[start Excerpt to read]

Handbook: 11.2. Starting Services


----------



## dhenzler (Nov 21, 2017)

I saw a flash on my screen.  Took a photo it went away quickly.  This could be the reason some of 
	

	
	
		
		

		
			





 my software isn't working.  Been fighting cinnamon desktop not running.  I get a bunch of "missing theme" files since trying to remove Gnome3 to force cinnamon to take over.  Little info on how to invoke the software... guess they figure we're all BSD aficionados.

You'll note the "mysql-server_enable="YES" is reported not working.  But in fact is there.

Maybe I should stay with Mint 18.2.  Everything works.  But I want a ZFS OS.


----------



## ShelLuser (Nov 21, 2017)

dhenzler said:


> You'll note the "mysql-server_enable="YES" is reported not working.


You should be aware that with Unix-like operating systems details matter.

[end Excerpt to read]
[start Data listing]

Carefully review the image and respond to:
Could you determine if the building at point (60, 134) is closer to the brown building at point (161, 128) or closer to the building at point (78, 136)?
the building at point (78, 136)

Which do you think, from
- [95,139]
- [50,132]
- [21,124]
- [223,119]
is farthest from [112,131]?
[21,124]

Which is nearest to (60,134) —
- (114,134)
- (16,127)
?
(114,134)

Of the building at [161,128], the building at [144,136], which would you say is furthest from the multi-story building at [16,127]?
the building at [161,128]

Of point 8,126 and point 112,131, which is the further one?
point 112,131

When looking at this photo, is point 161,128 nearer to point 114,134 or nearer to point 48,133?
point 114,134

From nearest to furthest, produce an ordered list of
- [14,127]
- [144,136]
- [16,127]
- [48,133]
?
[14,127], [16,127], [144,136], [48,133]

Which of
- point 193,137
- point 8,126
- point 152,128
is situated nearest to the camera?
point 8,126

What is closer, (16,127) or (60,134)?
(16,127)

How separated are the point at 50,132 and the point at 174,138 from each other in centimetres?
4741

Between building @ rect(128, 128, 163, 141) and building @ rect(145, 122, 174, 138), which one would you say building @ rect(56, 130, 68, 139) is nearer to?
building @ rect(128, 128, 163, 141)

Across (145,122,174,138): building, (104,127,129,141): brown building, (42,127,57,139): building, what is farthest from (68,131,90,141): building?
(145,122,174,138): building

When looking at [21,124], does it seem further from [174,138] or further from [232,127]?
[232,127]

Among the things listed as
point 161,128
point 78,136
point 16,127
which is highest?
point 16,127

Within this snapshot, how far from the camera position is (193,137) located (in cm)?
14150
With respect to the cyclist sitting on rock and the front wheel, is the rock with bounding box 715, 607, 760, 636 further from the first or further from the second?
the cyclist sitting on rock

[end Data listing]
[start Data listing]

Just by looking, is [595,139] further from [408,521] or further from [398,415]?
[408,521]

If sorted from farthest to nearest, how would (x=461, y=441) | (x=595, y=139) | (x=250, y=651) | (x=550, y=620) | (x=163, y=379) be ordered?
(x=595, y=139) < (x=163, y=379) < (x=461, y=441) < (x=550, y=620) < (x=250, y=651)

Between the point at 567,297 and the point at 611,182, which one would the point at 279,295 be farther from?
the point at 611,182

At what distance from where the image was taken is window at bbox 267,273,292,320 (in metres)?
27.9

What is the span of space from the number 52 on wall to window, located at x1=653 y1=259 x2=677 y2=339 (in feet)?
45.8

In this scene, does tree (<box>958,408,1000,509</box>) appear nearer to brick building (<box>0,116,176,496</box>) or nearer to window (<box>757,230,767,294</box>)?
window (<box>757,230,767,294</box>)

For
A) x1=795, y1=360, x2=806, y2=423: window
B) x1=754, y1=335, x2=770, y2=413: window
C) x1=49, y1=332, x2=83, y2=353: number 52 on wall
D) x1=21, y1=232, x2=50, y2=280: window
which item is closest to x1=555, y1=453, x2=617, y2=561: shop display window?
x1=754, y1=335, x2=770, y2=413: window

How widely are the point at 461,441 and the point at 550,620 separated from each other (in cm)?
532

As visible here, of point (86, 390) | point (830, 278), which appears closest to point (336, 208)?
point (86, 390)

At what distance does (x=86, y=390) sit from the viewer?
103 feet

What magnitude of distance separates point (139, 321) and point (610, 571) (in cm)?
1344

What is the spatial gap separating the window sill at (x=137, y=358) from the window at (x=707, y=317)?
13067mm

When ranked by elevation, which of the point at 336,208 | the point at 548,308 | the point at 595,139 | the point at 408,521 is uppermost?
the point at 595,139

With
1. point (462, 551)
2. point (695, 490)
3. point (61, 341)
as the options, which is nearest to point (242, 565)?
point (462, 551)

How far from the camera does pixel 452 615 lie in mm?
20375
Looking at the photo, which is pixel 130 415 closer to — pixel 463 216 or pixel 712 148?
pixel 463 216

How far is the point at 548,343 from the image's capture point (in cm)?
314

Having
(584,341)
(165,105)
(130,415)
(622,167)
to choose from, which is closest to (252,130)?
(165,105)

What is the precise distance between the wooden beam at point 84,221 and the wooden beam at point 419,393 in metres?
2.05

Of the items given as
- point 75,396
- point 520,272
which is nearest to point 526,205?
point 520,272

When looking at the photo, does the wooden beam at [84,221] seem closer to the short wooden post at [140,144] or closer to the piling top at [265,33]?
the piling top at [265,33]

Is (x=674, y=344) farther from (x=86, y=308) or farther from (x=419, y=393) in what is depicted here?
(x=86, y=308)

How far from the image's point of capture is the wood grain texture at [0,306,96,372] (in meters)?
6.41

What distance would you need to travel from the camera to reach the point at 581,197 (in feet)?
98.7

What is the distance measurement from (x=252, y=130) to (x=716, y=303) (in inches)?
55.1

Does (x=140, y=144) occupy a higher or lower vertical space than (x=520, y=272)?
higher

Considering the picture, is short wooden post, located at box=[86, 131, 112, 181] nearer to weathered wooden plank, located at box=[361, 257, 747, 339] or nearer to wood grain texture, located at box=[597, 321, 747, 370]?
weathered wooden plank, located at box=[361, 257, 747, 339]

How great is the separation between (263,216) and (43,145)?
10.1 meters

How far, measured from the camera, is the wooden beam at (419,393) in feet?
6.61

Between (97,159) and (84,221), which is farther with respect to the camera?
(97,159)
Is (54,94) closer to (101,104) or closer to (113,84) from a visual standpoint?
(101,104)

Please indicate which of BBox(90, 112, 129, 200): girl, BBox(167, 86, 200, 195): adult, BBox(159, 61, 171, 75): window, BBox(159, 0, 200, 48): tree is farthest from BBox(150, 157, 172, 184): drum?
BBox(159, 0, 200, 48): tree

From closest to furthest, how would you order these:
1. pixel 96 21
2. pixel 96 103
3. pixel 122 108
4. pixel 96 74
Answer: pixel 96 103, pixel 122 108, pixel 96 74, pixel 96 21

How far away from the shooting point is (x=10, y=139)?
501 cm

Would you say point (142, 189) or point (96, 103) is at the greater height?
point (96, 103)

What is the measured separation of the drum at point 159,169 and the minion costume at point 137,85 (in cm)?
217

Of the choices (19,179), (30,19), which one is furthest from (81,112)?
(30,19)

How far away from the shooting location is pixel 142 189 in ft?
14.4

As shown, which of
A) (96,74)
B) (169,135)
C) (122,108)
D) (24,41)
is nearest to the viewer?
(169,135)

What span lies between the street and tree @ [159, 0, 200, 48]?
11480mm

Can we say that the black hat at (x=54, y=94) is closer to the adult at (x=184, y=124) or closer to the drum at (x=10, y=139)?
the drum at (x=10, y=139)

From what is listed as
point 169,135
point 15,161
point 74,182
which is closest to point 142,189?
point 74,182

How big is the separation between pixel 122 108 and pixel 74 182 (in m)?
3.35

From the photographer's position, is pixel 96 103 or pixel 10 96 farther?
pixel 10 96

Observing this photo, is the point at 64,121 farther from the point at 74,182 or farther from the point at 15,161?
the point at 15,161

[end Data listing]
[start Data listing]

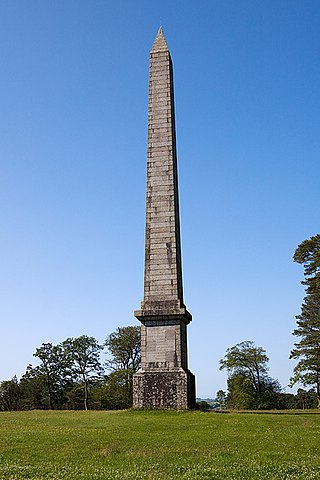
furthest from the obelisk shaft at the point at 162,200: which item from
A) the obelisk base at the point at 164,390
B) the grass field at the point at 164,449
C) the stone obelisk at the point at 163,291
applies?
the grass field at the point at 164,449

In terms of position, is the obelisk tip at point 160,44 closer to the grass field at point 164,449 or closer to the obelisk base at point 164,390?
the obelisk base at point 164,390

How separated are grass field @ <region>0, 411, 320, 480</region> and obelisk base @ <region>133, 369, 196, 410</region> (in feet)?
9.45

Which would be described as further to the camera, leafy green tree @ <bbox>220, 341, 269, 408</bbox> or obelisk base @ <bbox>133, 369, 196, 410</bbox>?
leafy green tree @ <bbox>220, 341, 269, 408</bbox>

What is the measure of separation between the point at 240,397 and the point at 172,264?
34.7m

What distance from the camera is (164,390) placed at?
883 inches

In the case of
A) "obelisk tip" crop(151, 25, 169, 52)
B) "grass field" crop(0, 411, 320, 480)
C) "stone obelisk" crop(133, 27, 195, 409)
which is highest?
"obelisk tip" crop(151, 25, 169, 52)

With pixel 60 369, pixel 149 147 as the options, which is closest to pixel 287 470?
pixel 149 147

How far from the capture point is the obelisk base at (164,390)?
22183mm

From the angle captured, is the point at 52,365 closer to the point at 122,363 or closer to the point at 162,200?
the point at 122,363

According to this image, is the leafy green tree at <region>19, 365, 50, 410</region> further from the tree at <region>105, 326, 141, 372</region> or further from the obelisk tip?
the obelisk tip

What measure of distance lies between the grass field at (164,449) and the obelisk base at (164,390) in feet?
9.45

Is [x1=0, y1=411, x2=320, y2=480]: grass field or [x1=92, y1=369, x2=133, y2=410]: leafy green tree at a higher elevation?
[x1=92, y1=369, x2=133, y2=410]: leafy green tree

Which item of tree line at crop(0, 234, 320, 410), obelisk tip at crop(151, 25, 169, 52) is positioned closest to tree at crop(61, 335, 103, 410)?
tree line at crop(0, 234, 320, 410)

[end Data listing]

- _To be done_
(A) Translate this sentence from the forum thread into Spanish: "You should be aware that with Unix-like operating systems details matter."
(B) In the forum thread, what kind of OS does dhenzler say they want?
(C) Please retype the stretch of the forum thread from "my software isn't" through "want a ZFS OS.".

- _Response list_
(A) Deberías saber que, con los sistemas operativos tipo Unix, los detalles importan.

(B) A ZFS OS.

(C)
my software isn't working.  Been fighting cinnamon desktop not running.  I get a bunch of "missing theme" files since trying to remove Gnome3 to force cinnamon to take over.  Little info on how to invoke the software... guess they figure we're all BSD aficionados.

You'll note the "mysql-server_enable="YES" is reported not working.  But in fact is there.

Maybe I should stay with Mint 18.2.  Everything works.  But I want a ZFS OS.